Tomara que Roberto Requião não tenha visto essa barbaridade monárquica. Em seu projeto, ele classificava assim quem exige o uso dos pomposos pronomes de tratamento: “Se, por um lado, o título majestoso não confere virtude a ninguém (ainda que assim queiram os ditadores), por outro lado, exigir dos demais um tratamento diferenciado demonstra a falta de virtudes daquele que o exige.”
Por fim, há ainda a mentira pura e simples. “Houve falha, por exemplo, ao não detectar e impedir o grampo feito ilegalmente no meu gabinete, em março de 2016 – sem autorização do Supremo Tribunal Federal –, quando foi captado e divulgado meu diálogo com Luiz Inácio Lula da Silva, às vésperas dele ser nomeado para a Casa Civil”, diz a carta de Dilma Rousseff.
A ex-presidente mente quando diz que foi feito um grampo em seu gabinete sem autorização da Justiça. O grampo não estava lá, mas no telefone do ex-presidente Lula. Ao falar com ele, o grampeado, a presidente caiu no grampo.
O exemplo era desnecessário para o contexto descrito por Dilma Rousseff, uma coleção de falhas da inteligência brasileira. Não entendo o motivo de estar lá: amnésia, má-fé ou tentativa de repetir uma mentira até que se torne verdade. De qualquer forma, o documento é muito eficiente para comprovar que, sob a administração da petista, a inteligência brasileira realmente não funcionava.
Até a facada no presidente Jair Bolsonaro durante a campanha entrou na dança do elenco de fatos que indicam por que a ex-presidente não confia na inteligência brasileira.

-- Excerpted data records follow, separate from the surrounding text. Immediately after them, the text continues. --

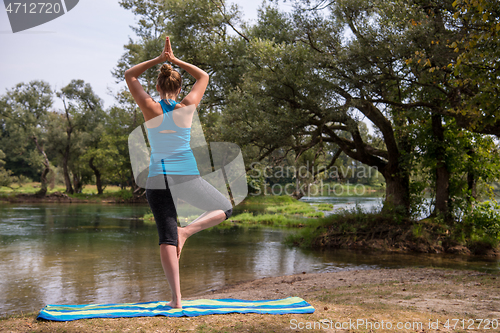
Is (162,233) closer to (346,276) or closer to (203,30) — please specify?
(346,276)

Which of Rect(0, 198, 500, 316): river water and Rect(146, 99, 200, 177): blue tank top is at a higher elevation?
Rect(146, 99, 200, 177): blue tank top

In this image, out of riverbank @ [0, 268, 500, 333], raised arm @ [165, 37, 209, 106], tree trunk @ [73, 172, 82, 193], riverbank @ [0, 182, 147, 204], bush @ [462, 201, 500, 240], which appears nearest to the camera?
riverbank @ [0, 268, 500, 333]

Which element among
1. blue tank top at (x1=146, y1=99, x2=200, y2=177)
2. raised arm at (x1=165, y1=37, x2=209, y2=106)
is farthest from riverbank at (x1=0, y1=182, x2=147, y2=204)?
blue tank top at (x1=146, y1=99, x2=200, y2=177)

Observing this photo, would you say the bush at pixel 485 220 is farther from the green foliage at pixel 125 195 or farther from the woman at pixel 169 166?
the green foliage at pixel 125 195

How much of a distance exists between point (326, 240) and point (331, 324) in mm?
11330

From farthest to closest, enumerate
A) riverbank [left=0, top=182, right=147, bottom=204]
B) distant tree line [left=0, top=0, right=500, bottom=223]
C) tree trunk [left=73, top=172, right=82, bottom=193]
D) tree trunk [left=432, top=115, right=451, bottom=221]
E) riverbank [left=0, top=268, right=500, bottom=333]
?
tree trunk [left=73, top=172, right=82, bottom=193] → riverbank [left=0, top=182, right=147, bottom=204] → tree trunk [left=432, top=115, right=451, bottom=221] → distant tree line [left=0, top=0, right=500, bottom=223] → riverbank [left=0, top=268, right=500, bottom=333]

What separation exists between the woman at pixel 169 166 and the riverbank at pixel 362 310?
2.09 ft

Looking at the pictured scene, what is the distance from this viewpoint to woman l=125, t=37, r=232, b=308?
3467 millimetres

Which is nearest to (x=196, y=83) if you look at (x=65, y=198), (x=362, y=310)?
(x=362, y=310)

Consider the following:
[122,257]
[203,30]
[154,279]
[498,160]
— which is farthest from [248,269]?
[203,30]

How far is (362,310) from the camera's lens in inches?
171

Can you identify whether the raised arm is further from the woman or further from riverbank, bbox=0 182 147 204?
riverbank, bbox=0 182 147 204

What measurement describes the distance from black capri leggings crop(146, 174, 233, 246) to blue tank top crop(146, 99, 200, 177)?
7cm

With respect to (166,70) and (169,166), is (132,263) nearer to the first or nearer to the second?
(169,166)
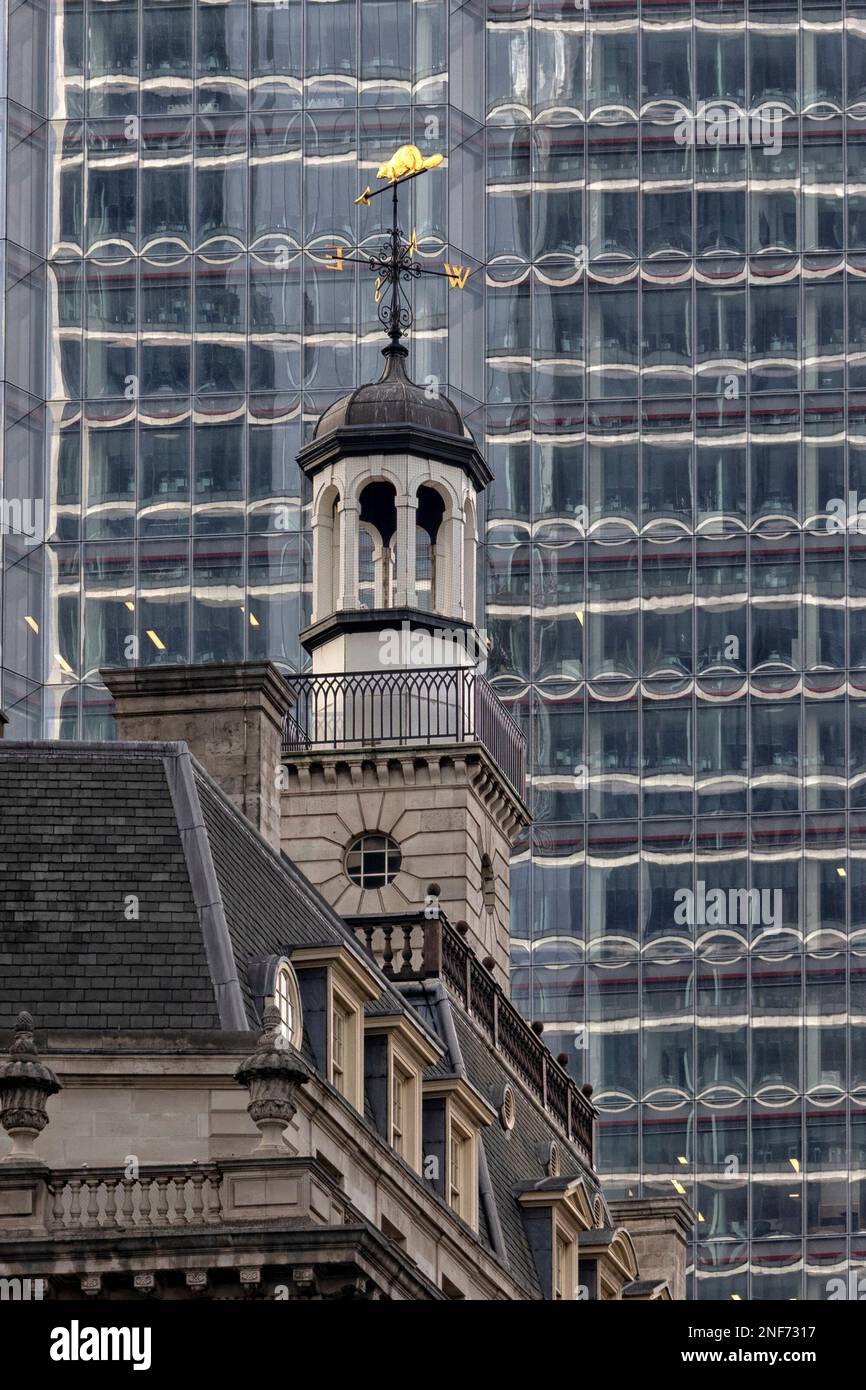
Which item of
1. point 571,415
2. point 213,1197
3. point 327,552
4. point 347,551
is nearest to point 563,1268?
point 213,1197

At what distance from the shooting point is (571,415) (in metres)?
115

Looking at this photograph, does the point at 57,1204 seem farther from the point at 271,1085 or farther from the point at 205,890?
the point at 205,890

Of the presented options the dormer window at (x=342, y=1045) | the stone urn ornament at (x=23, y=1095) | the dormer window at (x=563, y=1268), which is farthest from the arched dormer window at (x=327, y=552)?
the stone urn ornament at (x=23, y=1095)

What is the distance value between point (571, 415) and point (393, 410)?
5587 cm

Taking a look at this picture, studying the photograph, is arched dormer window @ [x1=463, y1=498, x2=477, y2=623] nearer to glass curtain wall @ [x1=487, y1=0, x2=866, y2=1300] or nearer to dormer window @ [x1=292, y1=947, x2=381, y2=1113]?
Answer: dormer window @ [x1=292, y1=947, x2=381, y2=1113]

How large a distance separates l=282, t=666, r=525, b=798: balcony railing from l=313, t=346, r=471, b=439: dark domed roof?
364cm

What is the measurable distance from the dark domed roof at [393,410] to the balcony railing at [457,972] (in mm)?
10716

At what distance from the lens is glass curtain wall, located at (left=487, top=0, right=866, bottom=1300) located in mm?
107000

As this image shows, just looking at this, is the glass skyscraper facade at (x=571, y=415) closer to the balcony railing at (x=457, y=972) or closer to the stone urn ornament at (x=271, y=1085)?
the balcony railing at (x=457, y=972)

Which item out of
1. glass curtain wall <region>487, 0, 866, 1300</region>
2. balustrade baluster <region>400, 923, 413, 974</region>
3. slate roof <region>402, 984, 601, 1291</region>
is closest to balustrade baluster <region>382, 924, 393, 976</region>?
balustrade baluster <region>400, 923, 413, 974</region>

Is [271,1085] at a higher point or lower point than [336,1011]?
lower

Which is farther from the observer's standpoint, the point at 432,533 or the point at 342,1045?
the point at 432,533
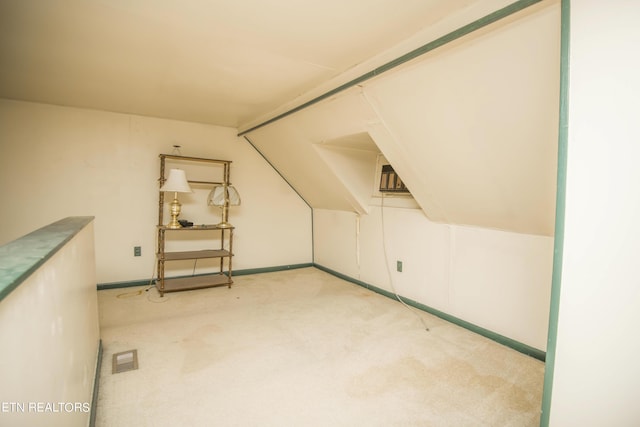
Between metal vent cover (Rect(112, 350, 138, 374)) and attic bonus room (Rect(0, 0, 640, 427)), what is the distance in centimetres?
1

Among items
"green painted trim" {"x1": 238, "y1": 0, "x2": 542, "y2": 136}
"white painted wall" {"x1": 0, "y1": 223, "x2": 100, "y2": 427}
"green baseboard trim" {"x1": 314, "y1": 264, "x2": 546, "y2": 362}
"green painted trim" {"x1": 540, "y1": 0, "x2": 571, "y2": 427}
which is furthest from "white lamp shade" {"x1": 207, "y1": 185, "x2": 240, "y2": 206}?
"green painted trim" {"x1": 540, "y1": 0, "x2": 571, "y2": 427}

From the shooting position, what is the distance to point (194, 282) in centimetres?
347

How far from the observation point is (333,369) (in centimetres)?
188

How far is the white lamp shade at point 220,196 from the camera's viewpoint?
3.64 m

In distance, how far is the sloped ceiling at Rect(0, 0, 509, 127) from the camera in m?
1.49

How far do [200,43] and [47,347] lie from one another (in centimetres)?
166

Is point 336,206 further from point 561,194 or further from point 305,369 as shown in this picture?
point 561,194

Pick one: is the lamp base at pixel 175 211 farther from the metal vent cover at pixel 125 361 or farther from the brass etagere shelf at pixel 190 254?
the metal vent cover at pixel 125 361

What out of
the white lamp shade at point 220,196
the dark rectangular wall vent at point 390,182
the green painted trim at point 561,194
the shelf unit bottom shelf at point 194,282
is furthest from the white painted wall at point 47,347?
the dark rectangular wall vent at point 390,182

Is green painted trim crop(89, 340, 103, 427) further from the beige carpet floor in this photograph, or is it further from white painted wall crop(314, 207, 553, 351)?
white painted wall crop(314, 207, 553, 351)

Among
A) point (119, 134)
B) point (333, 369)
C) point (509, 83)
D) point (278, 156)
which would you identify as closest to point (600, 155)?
point (509, 83)

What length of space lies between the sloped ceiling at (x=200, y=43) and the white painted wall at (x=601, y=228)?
1.72 ft

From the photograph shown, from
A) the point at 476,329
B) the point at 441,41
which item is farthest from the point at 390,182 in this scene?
the point at 441,41

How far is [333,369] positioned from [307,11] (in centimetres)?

Apenas uma dúvida não foi resolvida pela fala: durante os 6 anos em que esteve no poder, o que Dilma Rousseff, responsável maior pela inteligência brasileira, fez para sanar os defeitos que aponta e proteger a Soberania e a Segurança Nacional? Dilma Rousseff não precisa de inimigos. A carta que sai de sua própria assessoria é uma espécie de confissão de incompetência.